By David K. Shipler
If
America has a state religion, the historian Robert Kelley used to say, it is
constitutional democracy. Among all the rancorous arguments across the American
spectrum, no compelling bid to abandon the Constitution can be heard. No
rhetorical attack on democracy is made. No threat to the nation, no fear of
insecurity provokes such apostasy.
Even those who would undermine the
Constitution, including the Capitol rioters, have acted in its name. Thus did
Donald Trump’s appeals to “stop the steal” of the election intone the mantra of
democracy, not the authoritarian rule he was attempting to install. Democracy
was hailed by rioters who believed that they were fighting to defend it even as
their insurrection moved to take it down.
That profound hypocrisy becomes
less puzzling when Constitutional democracy is seen as religious. For religion can
be perverted. It can be rationalized into destruction, as a world full of
religious violence has witnessed. A creed can be selectively interpreted, twisted
to fit parochial interests, and ignited as a call to arms. A religion’s righteous
purity can be contaminated with hatred, which is then fueled by religion’s
righteous certainty. No secular reasoning can rebut the divine inspiration, the
holy cause. If it is for good, then that is good. But it is not always so.
American democracy is often elevated
with religious language: “sacred,” “desecrate,” “temple.” Both sides in the
Capitol invasion of January 6 used the terms.
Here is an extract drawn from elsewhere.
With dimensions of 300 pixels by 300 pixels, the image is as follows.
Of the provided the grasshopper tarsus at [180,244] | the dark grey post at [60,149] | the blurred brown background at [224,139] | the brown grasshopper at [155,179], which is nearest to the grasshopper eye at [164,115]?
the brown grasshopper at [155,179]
The lone police officer who tried
to coax rioters out of the Senate chamber said
gently, “Just want to let you guys know, this is the sacredest place.”
As the mobs roamed the halls
searching for legislators to kidnap or kill, Trump tweeted,
“These are the things and events that happen when a sacred landslide election
victory is so unceremoniously & viciously stripped away from great
patriots. . . . Remember this day forever!”
Once the Senate was taken back, Senator Dick
Durbin declared on the floor: “This is a sacred place. But this sacred place
was desecrated by a mob today on our watch. This temple to democracy was
defiled by thugs, who roamed the halls — sat in that chair, Mr. Vice President
— one that you vacated at 2:15 this afternoon.”
President Biden, in his inaugural address, hailed the survival of democracy against those who sought “to drive us from this sacred ground.”